We are living in an era of increasing demands and diminishing resources for public schools. In cities where there is an unwillingness to invest in public schools, the likelihood of overcoming the challenges related to economic development, creating a viable work force, improving neighborhood quality of life, reducing crime, and improving health, are nearly impossible. Danville Public Schools were considered a high performing school district as recently as 2012.
Our academic and athletic performance especially in the visual and performing arts, literary magazine, the career and technical education programs, and graduation rates were once considered the envy of the region. Many of these areas continue to thrive with high quality performances and recognition in spite of reductions in funding and staffing. As an example, the George Washington High School Symphonic Band received Superior Ratings in the District Six State Concert Band Assessments held in Lynchburg on March 2, 2017. Our ability to sustain this level of performance is only one example of the many successes our staff accomplishes every day.
The challenges under which teachers work today are related to a number of factors ranging from changing demographics to decreased funding. These challenges are further exacerbated by additional decreases in state and local funding as the result of a spiked decline in enrollment this year. This has been an especially difficult year with the sharp decline in enrollment of more than 200 students. The loss of students is the equivalent to a reduction in funding of nearly $1.5 million in state funding.
Collectively, massive reductions in staffing that began in 2009 – 2010 school-year have resulted in larger classes, crowded schools, more pressure on teachers, less professional development, and an overall reduction of staff of more than 16% (189 positions have been eliminated since 2009.) The reduction in staffing, changing demographics, and reductions in revenue led to a steady decline in student outcomes over the past three years. Our schools were fully accredited in 2011- 2012 and today 8 of our 11 schools are fully or partially accredited. The most vivid example of the collective impact of the reduced funding is Woodberry Hills Elementary School, a wonderful school that has recently been denied accreditation.
On March 16, 2017, I presented the Proposed Fiscal Year 2017 – 2018 Budget to the School Board. The budget was entitled, Reinvesting in the Profession of Teaching and Learning. The goals of the Proposed Fiscal Year 2017 – 2018 Budget are as follows:
- Empowering teachers and improving student outcomes
- Enhancing recruitment and retention
- Further enhancing school safety and security
- Leveraging partnerships with businesses and industry
- Manage human and fiscal resources efficiently
Embedded within these goals are certain beliefs: teaching is a profession and our investments should support their on-going professional development, teachers have the greatest impact on student learning, while all employees are vital to our success, teachers have the most challenging role of them all and are under significant pressure to improve learning, and the belief that investing in our teachers will help us improve outcomes for our students.
In closing, I believe that the proposed budget is critical to our school division efforts to turn itself around by providing additional support to teachers.
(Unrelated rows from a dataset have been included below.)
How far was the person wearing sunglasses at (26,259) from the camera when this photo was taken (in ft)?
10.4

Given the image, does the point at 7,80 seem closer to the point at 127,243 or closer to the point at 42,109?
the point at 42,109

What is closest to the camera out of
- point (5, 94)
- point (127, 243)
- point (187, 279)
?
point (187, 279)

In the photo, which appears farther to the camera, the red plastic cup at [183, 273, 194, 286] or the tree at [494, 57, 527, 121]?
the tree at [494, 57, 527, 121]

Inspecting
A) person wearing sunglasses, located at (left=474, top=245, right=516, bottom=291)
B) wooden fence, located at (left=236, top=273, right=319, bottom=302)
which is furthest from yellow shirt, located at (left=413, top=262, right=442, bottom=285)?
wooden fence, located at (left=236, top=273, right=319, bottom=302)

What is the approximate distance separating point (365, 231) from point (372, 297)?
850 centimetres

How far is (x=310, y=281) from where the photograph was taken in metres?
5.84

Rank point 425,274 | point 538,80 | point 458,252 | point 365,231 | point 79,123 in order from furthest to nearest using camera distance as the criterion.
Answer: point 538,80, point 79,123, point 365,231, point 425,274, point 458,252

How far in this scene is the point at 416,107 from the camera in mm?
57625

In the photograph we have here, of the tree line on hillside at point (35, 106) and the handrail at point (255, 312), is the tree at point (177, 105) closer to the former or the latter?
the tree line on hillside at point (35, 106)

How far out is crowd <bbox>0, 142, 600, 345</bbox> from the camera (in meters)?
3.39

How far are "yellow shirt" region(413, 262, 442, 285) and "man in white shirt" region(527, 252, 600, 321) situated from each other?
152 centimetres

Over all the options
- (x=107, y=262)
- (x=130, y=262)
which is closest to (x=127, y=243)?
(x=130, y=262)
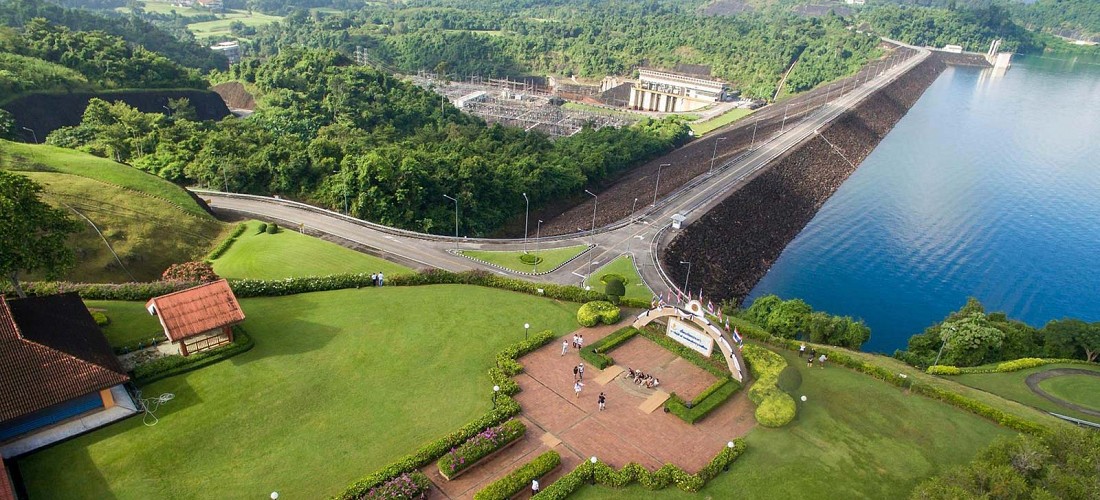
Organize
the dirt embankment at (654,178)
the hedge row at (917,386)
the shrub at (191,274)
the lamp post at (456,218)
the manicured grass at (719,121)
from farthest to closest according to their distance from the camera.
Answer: the manicured grass at (719,121)
the dirt embankment at (654,178)
the lamp post at (456,218)
the shrub at (191,274)
the hedge row at (917,386)

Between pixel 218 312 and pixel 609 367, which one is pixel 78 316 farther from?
pixel 609 367

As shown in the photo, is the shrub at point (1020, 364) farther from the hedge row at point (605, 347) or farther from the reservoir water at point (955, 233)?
the hedge row at point (605, 347)

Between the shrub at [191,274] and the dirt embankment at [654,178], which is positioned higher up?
the shrub at [191,274]

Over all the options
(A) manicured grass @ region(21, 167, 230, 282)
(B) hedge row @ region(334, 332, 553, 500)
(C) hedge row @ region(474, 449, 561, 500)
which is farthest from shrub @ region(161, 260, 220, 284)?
(C) hedge row @ region(474, 449, 561, 500)

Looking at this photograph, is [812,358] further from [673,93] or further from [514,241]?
[673,93]

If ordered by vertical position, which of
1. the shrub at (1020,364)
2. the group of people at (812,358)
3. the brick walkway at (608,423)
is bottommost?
the brick walkway at (608,423)

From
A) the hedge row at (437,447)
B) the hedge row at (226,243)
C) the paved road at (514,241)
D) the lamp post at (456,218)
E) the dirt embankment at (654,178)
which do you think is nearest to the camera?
the hedge row at (437,447)

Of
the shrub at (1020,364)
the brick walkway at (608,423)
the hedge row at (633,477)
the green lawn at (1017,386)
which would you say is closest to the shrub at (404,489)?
the brick walkway at (608,423)

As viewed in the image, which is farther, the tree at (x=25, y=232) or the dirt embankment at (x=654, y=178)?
the dirt embankment at (x=654, y=178)
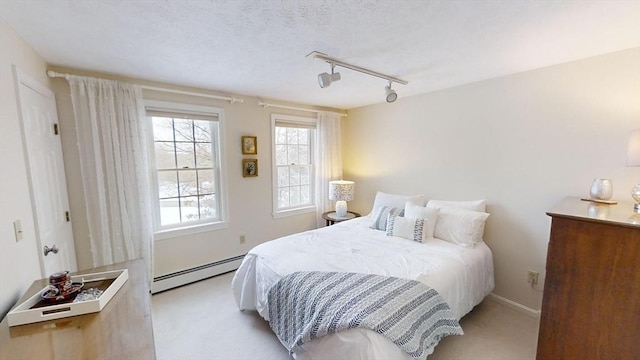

The proposed budget can be found on the school division website by clicking here.
The proposed budget represents the appropriate balance of investments ranging from empowering teachers, enhancing teacher recruitment and retention, while enhancing school safety, leveraging business partnerships, and managing resources. Your support will result in increased student outcomes. The best economic stimulus package we can invest in for our community is increasing high school graduation.